STABILIZING ACTIONS AND END OF STABILIZATION PERIOD

The Company announces that the stabilization period in connection with the Global Offering ended on Wednesday, January 13, 2021, being the 30th day after the last day for lodging of applications under the Hong Kong Public Offering. The stabilizing actions undertaken by the Stabilizing Manager, or any person acting for it during the stabilization period are set out below:

  • (a) over-allocations of an aggregate of 14,471,400 Offer Shares in the International Offering, representing approximately 15% of the total number of the Offer Shares initially available under the Global Offering before any exercise of the Over-allotment Option;

  • (b) borrowing of an aggregate of 14,471,400 Shares by an affiliate of the Stabilizing Manager from Yakovpharma Ltd pursuant to the Stock Borrowing Agreement to cover over-allocations in the International Offering;

  • (c) successive purchases of an aggregate of 2,663,100 Shares in the price range of HK$13.02 to HK$14.00 per Share (exclusive of brokerage of 1%, SFC transaction levy of 0.0027% and Stock Exchange trading fee of 0.005%) on the market during the stabilization period, representing approximately 2.76% of the total number of the Offer Shares initially available under the Global Offering before any exercise of the Over-allotment Option. The last purchase made by the Stabilizing Manager or any person acting for it on the market during the course of the stabilization period was January 5, 2021 at the price of HK$13.98 per Share (exclusive of brokerage of 1%, SFC transaction levy of 0.0027% and Stock Exchange trading fee of 0.005%);

  • (d) the partial exercise of the Over-allotment Option by the Joint Global Coordinators (for themselves and on behalf of the International Underwriters) on January 13, 2021, in respect of an aggregate of 11,808,300 additional Shares, representing approximately 12.24% of the total number of the Offer Shares initially available under the Global Offering before any exercise of the Over-allotment Option, at the Offer Price per Share; and

  • (e) the portion of the Over-allotment Option which has not been exercised by the Joint Global Coordinators (for themselves and on behalf of the International Underwriters) lapsed on January 13, 2021.

4

PUBLIC FLOAT

Immediately after the completion of the Global Offering and after the partial exercise of the Over-allotment Option, the Company will continue to comply with the public float requirements under Rule 8.08(1)(a) and Rule 18A.07 of the Listing Rules.

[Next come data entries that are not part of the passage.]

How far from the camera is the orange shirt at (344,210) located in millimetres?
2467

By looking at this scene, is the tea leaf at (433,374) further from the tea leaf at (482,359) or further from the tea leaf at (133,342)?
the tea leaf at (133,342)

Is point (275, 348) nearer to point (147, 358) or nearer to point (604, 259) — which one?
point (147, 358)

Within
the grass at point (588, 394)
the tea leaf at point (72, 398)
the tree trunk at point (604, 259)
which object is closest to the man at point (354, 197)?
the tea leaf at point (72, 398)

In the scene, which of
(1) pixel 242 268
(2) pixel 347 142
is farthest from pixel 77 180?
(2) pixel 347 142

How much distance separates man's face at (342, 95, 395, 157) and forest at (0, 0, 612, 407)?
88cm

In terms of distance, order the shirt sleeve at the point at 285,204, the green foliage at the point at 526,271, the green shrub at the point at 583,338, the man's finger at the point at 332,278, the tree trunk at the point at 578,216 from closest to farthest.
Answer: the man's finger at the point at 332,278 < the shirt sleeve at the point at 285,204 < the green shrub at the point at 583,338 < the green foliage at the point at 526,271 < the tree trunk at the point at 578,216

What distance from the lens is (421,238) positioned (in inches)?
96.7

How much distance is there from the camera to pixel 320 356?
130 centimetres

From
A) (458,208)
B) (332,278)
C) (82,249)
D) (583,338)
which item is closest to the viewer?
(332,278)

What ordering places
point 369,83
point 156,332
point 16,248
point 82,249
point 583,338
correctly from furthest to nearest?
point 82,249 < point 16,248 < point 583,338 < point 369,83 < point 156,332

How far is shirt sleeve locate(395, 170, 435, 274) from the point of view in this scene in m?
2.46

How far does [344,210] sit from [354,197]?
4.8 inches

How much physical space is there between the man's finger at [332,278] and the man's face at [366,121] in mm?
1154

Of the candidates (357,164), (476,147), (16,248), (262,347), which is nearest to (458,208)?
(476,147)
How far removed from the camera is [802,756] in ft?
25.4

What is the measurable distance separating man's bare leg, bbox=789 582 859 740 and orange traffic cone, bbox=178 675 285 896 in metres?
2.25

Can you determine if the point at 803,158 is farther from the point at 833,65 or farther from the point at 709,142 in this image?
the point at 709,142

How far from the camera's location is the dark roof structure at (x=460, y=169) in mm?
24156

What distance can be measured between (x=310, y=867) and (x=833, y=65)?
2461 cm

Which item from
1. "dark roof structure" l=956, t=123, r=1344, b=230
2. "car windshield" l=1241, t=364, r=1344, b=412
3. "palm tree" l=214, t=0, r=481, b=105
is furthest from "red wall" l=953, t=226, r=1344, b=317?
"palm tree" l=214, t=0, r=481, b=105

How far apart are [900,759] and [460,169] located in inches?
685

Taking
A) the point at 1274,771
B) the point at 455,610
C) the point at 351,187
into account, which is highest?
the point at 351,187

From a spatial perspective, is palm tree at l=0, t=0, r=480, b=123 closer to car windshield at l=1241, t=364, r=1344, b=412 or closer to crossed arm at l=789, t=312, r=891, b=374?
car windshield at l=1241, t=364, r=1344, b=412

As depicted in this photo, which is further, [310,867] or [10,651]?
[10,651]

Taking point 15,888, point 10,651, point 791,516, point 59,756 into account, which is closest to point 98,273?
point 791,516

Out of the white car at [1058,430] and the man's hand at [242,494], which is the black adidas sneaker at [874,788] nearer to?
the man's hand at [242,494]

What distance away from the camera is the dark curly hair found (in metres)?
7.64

On behalf of the Board of Directors JACOBIO PHARMACEUTICALS GROUP CO., LTD. Yinxiang WANG Chairman

Hong Kong, January 13, 2021

As at the date of this announcement, the Board of Directors of the Company comprises Dr. Yinxiang WANG as Chairman and executive Director, Ms. Xiaojie WANG, Dr. Shaojing HU and Ms. Yunyan HU as executive Directors, Dr. Ting FENG, Ms. Yanmin TANG, Mr. Dong LYU and Dr. Te-li CHEN as non-executive Directors, and Dr. Ruilin SONG, Dr. Ge WU, Dr. Daqing CAI and Dr. Xiaoming WU as independent non-executive Directors.